• **WRITTEN INSTRUCTION 1**: In the forum thread about rideshare driving costs, what does the writer say a Jiffy Lube basic oil change with fleet discount costs?

• **PAGE TEXT**:
━━━━━━━━━━━━━━━━━━━━

YouWishYouKnewMe said:


> Easy tool for any fool to calculate actual earnings irs deductions in use
> 
> Cost of driving .55/mile
> 40 hrs a week 1000 miles paid 2000 total miles a week
> ...


Why don't you upload your pay statement that shows that you've driven 1000 miles paid while being online for only 40 hours? If you drive 2000 miles in a 40 hour week (paid and deadhead), you'd be averaging 50 miles every hour you're online. Sounds like a ton of highway miles and low number of trips. How many trips do you take in your 40 hours? According to your math, you're driving 25 miles per hour paid to make $1000 per week. I'm not disparaging you - it sucks not having a base fare in LA. So why post this in an advice forum? Take it to the LA forum and complain there. If your dead miles are equal to your paid miles, it looks like you have some strategy to work out.

So let's start from your $944 net pay and whittle away at the expenses. It's easy to take the 55 cents per mile deduction (it's really $0.575, or $1150 per 2000 miles). But what is your cost? Average gas price in L.A. is $2.60. At a modest 25 mpg (driving 50 miles every hour means you're probably on the highway getting pretty good mileage), you'd be spending about $208 in gas. That leaves you $736.

A Jiffy Lube oil change (basic service w/fleet discount) is $28. Divide that by 4.25 and the $736 becomes $729. Need new tires every six months? At $400 installed for 50,000 mile tires at Wal Mart, the $729 becomes $714. Brakes? I get mine at Autozone for around $60/pair, lifetime warranty. Autozone replaces for free when worn. Same for my $100 battery - each of which last about two years, both some of the easiest things to replace on a car. $712 net, now. Car payment - $180/month. Big hit. $712 becomes $670. Sure there are other expenses. I'm not saying that the LA market sucks for Uber drivers, it does. But your real expenses don't really come close to the deduction the IRS lets you take and you get to keep the difference! If you're still in negative territory, you're driving the wrong car!

I'm still trying to get over how you put 2000 miles on your car in just 40 hours a week. I put on 1,000 miles a week for daily commute to my day job, heavy Ubering on the weekends - deadhead and paid.

2006 Saturn Ion 3, 24 mpg, nice leather interior, 4.83 rating.

Don't need a Benz for UberX, folks.


----------



## BostonBarry (Aug 31, 2015)

I found that very suspect, too. I drive 40 hours a week and barely crack 1000 total miles, paid or unpaid. And I have to commute 20 miles each way into city 3 days a week.


----------



## Joe Falcone (Oct 5, 2015)

BostonBarry said:


> I should also point out I have an XL/Plus van and that I have 763 completed Uber trips and around 1150 Lyft. So obviously my experience isn't directly in line with what an UberX-only driver in Boston may experience. I can tell you I have no Uber deposits over $1000, but the majority of my Lyft deposits are over that mark.


Dude, how many hours a week do you drive ? Are we talking mostly all surge times here?


----------



## BostonBarry (Aug 31, 2015)

━━━━━━━━━━━━━━━━━━━━

• **GIVEN RECORDS**:
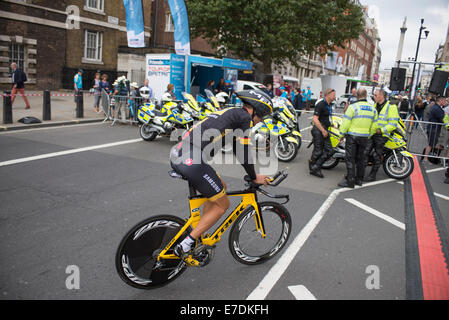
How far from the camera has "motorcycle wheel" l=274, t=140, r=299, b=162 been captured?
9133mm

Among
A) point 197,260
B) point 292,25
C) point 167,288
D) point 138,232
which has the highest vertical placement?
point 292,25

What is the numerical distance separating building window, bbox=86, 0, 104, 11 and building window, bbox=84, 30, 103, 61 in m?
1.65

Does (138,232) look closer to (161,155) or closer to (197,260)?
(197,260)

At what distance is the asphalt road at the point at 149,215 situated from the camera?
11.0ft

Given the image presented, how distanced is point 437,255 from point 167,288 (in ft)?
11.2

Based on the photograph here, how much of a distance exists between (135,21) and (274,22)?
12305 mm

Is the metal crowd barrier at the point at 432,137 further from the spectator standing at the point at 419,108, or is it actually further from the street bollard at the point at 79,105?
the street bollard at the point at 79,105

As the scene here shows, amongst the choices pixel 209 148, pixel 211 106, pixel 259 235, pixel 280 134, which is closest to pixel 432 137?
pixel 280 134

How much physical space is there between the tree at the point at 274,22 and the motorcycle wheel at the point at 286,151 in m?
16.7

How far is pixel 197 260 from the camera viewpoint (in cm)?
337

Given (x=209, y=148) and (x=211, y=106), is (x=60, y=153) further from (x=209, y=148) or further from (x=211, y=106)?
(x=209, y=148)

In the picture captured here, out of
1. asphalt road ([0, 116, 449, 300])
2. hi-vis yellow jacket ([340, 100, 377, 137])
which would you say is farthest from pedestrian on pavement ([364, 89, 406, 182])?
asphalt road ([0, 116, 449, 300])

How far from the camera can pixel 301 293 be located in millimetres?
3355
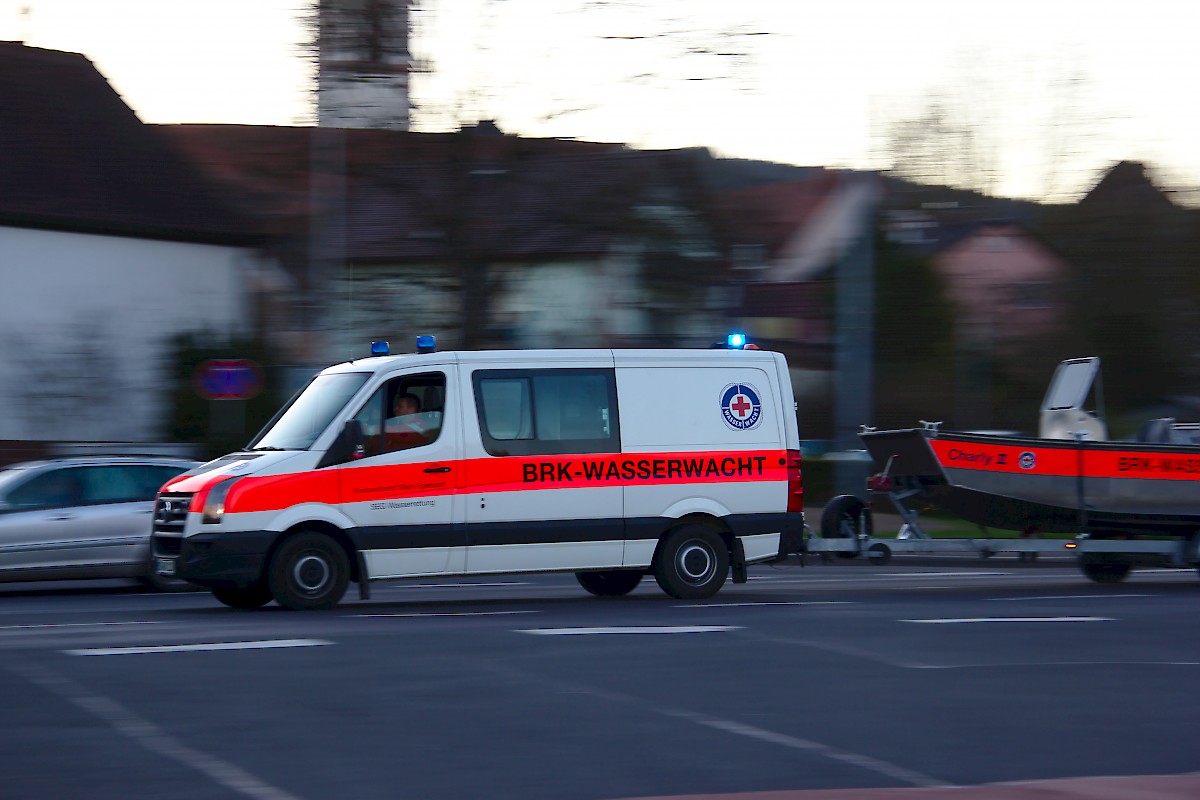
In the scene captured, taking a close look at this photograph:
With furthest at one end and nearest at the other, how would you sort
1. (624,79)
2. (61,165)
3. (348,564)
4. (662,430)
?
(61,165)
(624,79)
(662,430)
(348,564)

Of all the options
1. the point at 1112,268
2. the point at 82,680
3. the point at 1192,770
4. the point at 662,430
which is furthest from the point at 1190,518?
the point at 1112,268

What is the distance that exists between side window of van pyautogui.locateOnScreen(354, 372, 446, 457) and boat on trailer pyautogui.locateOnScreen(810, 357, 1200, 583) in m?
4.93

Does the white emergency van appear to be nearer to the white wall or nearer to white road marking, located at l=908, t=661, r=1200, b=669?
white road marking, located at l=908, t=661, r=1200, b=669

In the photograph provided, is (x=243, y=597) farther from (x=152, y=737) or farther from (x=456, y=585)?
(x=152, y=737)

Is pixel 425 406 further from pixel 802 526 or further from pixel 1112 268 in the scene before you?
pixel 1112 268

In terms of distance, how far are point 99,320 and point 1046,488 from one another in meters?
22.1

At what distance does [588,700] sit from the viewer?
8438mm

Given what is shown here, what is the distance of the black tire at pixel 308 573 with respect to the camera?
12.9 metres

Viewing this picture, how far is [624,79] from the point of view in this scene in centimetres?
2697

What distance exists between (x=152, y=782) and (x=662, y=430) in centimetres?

━━━━━━━━━━━━━━━━━━━━

• **WRITTEN INSTRUCTION 2**: Copy out the records, starting with the line that contains "Given what is" and going on through the end of the records, with every line kept unchanged.

• **EXERCISE ANSWER 1**: $28

• **EXERCISE ANSWER 2**:
Given what is shown here, what is the distance of the black tire at pixel 308 573 with respect to the camera?
12.9 metres

Viewing this picture, how far is [624,79] from the point of view in this scene in centimetres?
2697

What distance exists between (x=152, y=782) and (x=662, y=430) in centimetres?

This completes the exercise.